Vale la pena cominciare dalla fine perché la fantasmagorica rilettura della bjorkiana Human Behaviour racchiude in sé tutta la fantasia e l’originalità dell’arte spontanea di Maria Pia De Vito.
Il pubblico e l’orchestra del Parco della Musica assistono attoniti alla creazione di suoni, di ritmi ed armonie che la vocalist partenopea costruisce partendo dal nulla, attraverso la manipolazione elettronica della sua voce, filtrando e suonando se stessa in un rimbalzo di concessioni a metà strada tra le regole non scritte di un gioco infantile ed il fuoco ardente di un ritmo sanguigno dal sapore nomadesco.

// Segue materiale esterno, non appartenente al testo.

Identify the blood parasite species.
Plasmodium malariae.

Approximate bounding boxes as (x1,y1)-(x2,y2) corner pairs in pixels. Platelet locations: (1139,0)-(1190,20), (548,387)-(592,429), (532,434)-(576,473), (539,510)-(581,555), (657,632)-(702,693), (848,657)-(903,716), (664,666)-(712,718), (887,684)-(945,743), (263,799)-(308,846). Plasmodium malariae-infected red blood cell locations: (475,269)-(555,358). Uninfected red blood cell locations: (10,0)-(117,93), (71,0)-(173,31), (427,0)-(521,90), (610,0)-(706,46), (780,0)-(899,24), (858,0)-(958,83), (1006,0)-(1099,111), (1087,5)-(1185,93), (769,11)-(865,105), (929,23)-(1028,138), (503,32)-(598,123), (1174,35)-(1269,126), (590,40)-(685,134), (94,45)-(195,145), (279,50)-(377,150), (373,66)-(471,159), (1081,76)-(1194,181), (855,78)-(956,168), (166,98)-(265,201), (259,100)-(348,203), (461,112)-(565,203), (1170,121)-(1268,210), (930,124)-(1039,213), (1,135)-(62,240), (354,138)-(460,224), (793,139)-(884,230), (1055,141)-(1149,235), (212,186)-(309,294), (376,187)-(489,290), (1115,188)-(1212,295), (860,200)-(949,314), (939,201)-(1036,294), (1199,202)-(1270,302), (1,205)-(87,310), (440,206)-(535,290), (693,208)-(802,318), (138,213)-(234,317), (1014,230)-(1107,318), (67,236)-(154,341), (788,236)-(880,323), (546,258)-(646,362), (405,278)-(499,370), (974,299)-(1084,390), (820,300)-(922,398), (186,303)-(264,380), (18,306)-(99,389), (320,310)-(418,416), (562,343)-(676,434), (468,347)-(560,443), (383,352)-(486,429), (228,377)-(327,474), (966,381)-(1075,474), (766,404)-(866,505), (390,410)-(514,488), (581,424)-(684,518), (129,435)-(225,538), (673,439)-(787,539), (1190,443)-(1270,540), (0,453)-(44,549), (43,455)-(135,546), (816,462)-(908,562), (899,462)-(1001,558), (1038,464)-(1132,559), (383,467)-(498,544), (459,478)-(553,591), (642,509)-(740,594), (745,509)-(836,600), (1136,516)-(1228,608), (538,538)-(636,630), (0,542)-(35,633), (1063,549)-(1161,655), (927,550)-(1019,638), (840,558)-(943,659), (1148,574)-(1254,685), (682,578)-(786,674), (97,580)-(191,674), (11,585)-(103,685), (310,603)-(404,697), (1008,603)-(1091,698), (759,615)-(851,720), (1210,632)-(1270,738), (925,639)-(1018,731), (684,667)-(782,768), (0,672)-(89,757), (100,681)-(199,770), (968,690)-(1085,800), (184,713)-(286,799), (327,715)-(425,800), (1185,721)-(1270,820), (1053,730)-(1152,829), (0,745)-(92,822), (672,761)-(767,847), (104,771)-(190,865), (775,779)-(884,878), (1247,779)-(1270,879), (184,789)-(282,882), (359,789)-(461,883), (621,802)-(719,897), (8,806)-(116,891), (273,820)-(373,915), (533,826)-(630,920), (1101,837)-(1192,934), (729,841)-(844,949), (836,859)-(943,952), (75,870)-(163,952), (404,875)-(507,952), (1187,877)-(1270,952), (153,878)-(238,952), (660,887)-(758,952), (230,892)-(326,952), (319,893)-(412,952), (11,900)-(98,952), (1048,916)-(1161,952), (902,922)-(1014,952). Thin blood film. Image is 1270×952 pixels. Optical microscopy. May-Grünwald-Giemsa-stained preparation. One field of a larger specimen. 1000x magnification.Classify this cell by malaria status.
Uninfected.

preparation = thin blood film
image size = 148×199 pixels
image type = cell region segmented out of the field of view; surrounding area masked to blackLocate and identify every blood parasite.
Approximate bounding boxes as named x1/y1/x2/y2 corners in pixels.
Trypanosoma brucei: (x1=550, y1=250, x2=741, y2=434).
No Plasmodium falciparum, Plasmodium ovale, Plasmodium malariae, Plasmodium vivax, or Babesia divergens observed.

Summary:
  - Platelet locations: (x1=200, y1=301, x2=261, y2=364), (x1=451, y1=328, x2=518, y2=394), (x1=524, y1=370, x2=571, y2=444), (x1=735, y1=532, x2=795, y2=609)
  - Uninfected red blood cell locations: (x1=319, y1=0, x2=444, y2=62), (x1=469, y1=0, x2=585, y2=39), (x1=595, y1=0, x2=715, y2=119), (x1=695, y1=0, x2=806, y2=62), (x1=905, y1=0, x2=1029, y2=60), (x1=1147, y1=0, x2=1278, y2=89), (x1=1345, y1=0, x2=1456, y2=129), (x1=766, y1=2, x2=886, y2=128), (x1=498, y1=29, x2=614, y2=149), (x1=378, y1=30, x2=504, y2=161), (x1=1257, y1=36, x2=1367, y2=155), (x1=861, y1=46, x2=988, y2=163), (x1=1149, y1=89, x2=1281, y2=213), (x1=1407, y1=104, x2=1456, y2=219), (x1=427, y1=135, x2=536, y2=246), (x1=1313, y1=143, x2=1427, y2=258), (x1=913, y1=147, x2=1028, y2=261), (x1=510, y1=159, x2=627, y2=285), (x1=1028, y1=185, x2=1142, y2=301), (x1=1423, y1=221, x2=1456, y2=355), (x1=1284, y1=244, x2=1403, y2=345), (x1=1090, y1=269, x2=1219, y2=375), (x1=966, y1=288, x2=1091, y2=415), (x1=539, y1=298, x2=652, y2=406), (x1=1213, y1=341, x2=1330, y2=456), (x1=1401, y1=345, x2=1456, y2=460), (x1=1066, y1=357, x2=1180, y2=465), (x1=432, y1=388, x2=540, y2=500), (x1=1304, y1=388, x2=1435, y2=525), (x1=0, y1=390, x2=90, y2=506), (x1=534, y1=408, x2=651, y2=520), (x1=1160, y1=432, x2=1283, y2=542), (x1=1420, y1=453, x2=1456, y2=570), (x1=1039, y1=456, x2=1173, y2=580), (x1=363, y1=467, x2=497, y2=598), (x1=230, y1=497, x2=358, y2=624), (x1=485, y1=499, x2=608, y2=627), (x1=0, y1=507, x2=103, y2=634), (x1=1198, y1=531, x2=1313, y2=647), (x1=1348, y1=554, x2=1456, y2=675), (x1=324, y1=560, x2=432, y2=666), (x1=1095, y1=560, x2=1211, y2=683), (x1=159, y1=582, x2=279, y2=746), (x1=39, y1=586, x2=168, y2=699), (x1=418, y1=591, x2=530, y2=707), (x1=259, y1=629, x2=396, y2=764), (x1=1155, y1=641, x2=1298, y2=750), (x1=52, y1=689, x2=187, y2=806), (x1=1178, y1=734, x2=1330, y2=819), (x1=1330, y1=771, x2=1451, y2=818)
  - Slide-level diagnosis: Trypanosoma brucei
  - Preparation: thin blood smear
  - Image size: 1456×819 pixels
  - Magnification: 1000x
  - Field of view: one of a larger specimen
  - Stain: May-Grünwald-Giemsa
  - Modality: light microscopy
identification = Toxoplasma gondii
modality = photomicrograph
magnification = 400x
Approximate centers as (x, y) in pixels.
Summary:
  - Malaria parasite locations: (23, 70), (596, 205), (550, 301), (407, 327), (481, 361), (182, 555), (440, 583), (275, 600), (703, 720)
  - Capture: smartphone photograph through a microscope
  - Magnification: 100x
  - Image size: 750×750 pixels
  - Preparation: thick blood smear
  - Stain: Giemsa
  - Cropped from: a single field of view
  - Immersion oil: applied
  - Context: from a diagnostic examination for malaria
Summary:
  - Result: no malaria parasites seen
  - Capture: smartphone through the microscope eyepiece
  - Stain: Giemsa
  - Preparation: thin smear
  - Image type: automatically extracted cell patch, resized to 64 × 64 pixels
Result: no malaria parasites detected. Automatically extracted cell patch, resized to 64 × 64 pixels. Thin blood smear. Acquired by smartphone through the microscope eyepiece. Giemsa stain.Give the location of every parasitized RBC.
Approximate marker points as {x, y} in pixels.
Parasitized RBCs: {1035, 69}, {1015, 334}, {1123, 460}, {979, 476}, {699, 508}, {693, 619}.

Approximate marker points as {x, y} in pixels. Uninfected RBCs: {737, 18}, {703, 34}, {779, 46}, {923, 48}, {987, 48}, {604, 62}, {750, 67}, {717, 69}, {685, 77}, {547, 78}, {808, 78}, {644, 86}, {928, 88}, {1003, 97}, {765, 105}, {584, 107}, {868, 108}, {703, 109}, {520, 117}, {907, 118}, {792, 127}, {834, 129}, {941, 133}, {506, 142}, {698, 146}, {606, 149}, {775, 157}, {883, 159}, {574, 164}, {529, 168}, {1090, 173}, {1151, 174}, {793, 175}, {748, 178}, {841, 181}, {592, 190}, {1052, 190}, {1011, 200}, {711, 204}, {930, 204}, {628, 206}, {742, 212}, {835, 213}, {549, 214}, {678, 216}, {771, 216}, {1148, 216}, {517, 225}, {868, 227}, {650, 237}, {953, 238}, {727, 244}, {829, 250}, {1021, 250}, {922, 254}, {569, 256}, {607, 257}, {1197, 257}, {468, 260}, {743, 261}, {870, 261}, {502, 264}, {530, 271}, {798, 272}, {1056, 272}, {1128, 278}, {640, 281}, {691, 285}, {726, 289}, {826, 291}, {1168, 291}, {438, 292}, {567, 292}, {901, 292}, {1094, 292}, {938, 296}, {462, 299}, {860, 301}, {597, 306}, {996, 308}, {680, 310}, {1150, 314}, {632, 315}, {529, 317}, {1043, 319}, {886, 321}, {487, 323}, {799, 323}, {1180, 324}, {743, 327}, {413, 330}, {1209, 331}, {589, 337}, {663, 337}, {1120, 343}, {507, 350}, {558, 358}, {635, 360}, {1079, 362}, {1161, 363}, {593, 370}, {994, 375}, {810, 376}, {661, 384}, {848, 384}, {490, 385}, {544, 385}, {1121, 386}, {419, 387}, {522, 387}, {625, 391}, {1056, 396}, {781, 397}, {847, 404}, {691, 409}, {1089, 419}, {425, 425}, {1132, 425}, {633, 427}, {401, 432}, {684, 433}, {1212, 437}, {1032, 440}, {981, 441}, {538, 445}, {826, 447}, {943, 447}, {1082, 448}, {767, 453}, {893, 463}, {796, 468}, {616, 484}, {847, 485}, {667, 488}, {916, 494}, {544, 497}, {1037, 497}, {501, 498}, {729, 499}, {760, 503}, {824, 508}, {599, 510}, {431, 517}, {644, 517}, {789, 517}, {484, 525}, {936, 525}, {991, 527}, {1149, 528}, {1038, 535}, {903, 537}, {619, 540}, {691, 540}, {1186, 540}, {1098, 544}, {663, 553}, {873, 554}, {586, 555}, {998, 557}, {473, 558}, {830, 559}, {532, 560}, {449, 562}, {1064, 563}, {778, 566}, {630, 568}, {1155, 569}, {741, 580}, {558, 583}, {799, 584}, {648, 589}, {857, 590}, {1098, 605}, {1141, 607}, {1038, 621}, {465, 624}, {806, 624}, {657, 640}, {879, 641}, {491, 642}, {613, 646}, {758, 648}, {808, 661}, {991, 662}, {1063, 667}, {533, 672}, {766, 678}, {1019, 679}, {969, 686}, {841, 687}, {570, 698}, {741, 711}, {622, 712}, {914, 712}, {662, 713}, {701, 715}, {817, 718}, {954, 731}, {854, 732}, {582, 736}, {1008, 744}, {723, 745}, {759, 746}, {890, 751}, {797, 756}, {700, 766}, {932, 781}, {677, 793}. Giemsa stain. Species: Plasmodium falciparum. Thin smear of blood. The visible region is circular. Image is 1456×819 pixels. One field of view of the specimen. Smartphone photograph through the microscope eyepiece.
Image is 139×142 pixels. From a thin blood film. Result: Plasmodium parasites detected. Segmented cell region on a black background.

Questo dopo che per circa un’ora e mezza la stabilissima orchestra diretta sapientemente da Maurizio Giammarco ha accompagnato la De Vito in una pesca nel songbook europeo sfogliandone diverse pagine; da quelle scritte dalla nostra Marcotullli a Sting, da John Taylor a Django Bates, con gusto e adesioni stilistiche sorprendenti, per quello che si è rivelato un esperimento riuscito.
Non era facile coniugare il meccanismo preciso e scandito della PMJO con le iperboli stilistiche della De Vito ma, grazie alla flessibilità degli interpreti sul palco e l’inclinazione al reciproco stimarsi, si è potuto assistere ad uno spettacolo al tempo stesso vario e compatto.
Due belle ed affermate realtà, fuse in una grande serata; un occasione che c’ha fatto apprezzare quel jazz italiano sempre più affacciato all’Europa e ben piantato sulla strada di quello che accadrà.